Chad Knaus slung the champagne bottle over his shoulder the way a businessman would carry his jacket after a long day of work. The casual approach seemed fitting for Jimmie Johnson's crew chief. Celebrating in Victory Lane really has become just another day in the office for every member of the No.48 team.
Johnson's win Sunday in Dover, Del., made Hendrick Motorsports 2-for-2 in Chase for the Championship races. Mark Martin kicked off the 10-race run with a win and helped make Hendrick 1-2 in points.
Lurking behind them in eighth place is teammate Jeff Gordon, a two-time winner of this week's race at Kansas Speedway.
Johnson and Gordon have seven championships, and Martin, 50, is in prime position to shed the "best driver to never win it all" label that has been attached to him for years. Holding the points lead, this might be his year.
Nine other drivers want to make the Hendrick boys work for a championship. But it could be too late to end team owner Rick Hendrick's three-year run of championships.
Brian Vickers, Carl Edwards and Kasey Kahne, 10th through 12th in the Chase standings, need top-five runs and an immediate string of bad luck for the drivers up front to have any realistic shot at contention.
"Everybody is going to have a 15th-or-worse-place finish somewhere along the way," Gordon said. "It could possibly be worse than that when you get to Talladega and Martinsville, those places where the unknown is there."

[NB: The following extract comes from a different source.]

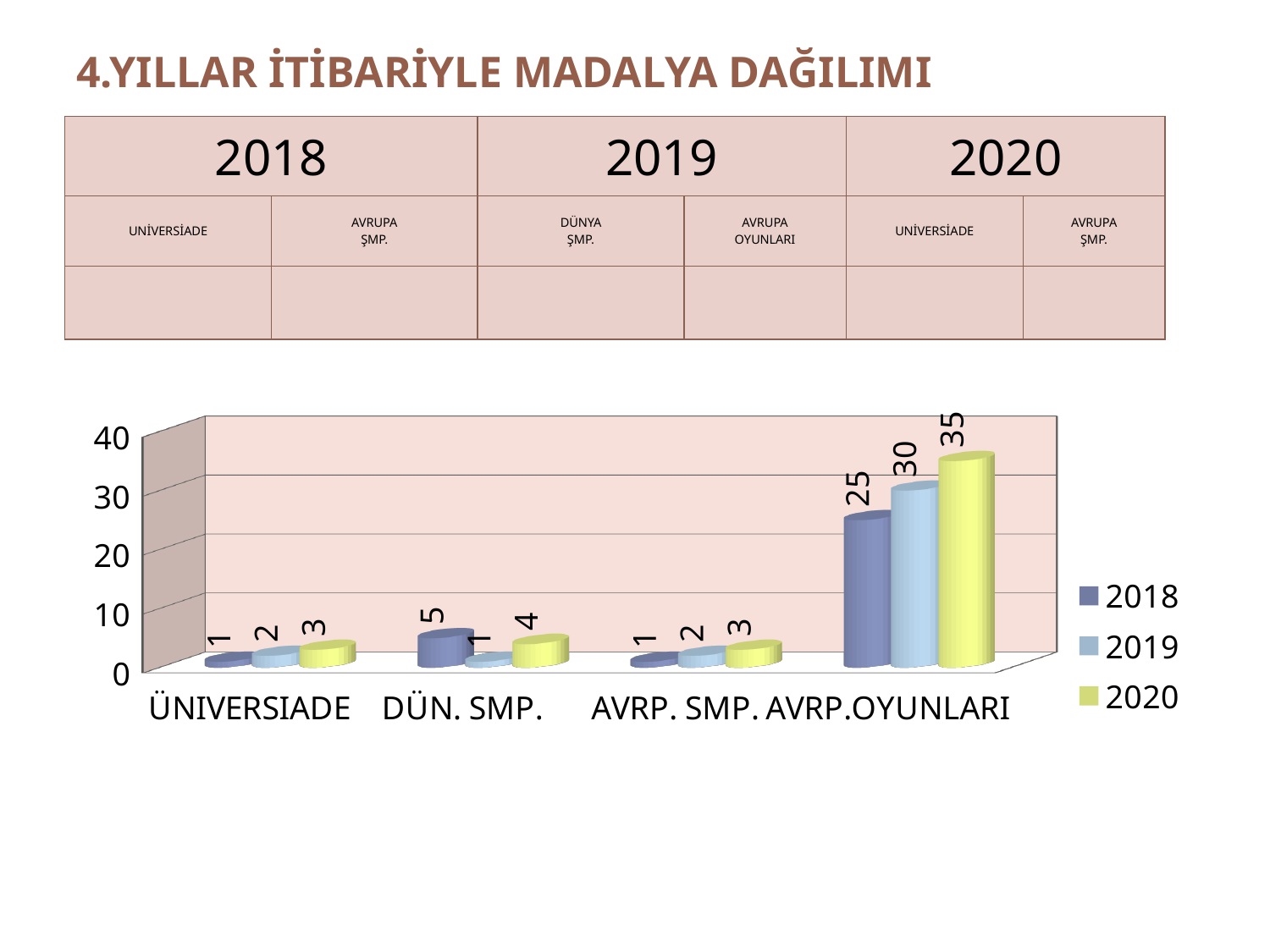
What is the value for DÜN. SMP. in the 2018 series? 5 Which category has the lowest value in the 2018 series? ÜNIVERSIADE and AVRP. SMP. (both 1) What is the value for ÜNIVERSIADE in the 2019 series? 2 Do the values for AVRP.OYUNLARI rise or fall from 2018 to 2020? rise What is the value for AVRP.OYUNLARI in the 2020 series? 35 For DÜN. SMP., which is larger: the 2018 value or the 2020 value? 2018 How many categories are shown on the x axis? 4 What kind of chart is shown on the slide? bar chart What is the difference between the 2020 and 2018 values for AVRP.OYUNLARI? 10 How many series does the legend list? 3 Which category has the highest value in the 2019 series? AVRP.OYUNLARI Is the 2019 value for AVRP.OYUNLARI greater or less than 20? greater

Johnson finished 15th in two Chase races last season en route to this record-tying third straight championship. He won three times, including Kansas, and finished in the top 10 the other five times. Do that again, and it might be impossible for any driver to catch Johnson. He's off to a fast start in this year's Chase, finishing fourth and first.

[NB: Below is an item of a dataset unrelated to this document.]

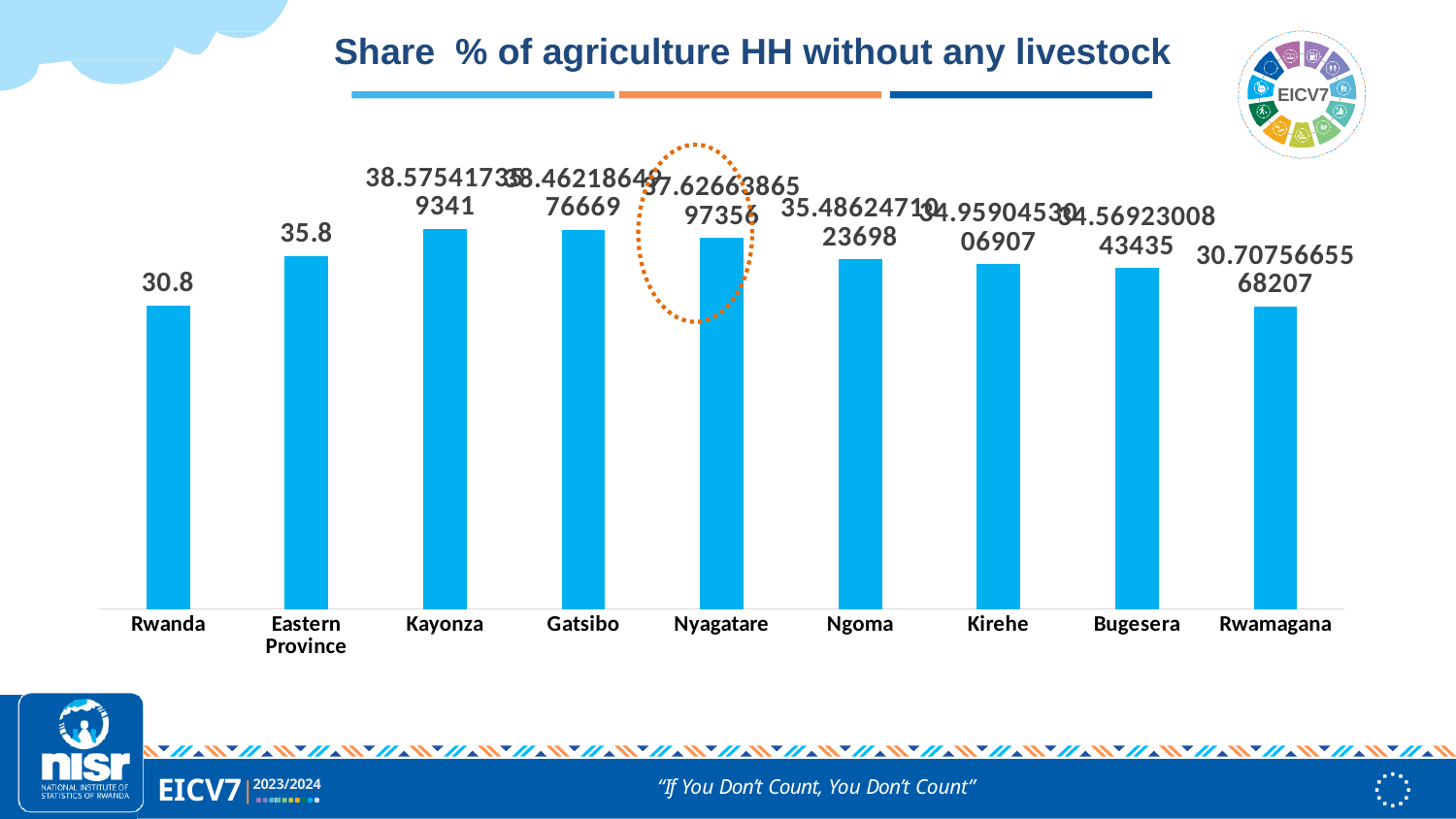
What is the title of the chart? Share % of agriculture HH without any livestock What is the value shown for Eastern Province? 35.8 What is the value shown for Rwanda? 30.8 Which category's bar is highlighted with a dotted orange circle? Nyagatare What kind of chart is shown on the slide? bar chart Which is larger, the value for Eastern Province or the value for Rwanda? Eastern Province Which is larger, the value for Bugesera or the value for Rwamagana? Bugesera Which is larger, the value for Kayonza or the value for Rwamagana? Kayonza How many categories are shown on the x axis of the chart? 9 What is the difference between the values for Eastern Province and Rwanda? 5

"If you get off to a quick start, it makes your life a little easier," Johnson said. "It doesn't change the fact that you could have a problem later on in the Chase. It's 10 races and they all the play the same."
Johnson also has a record 15 Chase victories since the format's inception in 2004.
"I think as the season progresses, we get smarter," Knaus said. "Not that everybody else doesn't. But really as a group, we work together and try to get our drivers on the same page, try to get our crew chiefs and teams on the same page."
A report emerged Friday that NASCAR had warned the crews of Johnson and Martin, after their 1-2 finish at Dover, that their cars nearly didn't pass inspection. But the cars were legal and, as Knaus said, "If we were cheating, I wouldn't be standing here today, I'd be back in Charlotte."
So the topic returns to the all-for-one approach in which all four teams, including that of non-Chase driver Dale Earnhardt Jr., share information. That has surprised Martin who, after being on the brink of retiring a handful of times this decade, has enjoyed a rebirth with a series-high five wins and a 10-point lead over Johnson.
"We race each other hard on the racetrack, but off the racetrack, we all work for the same goal," Martin said.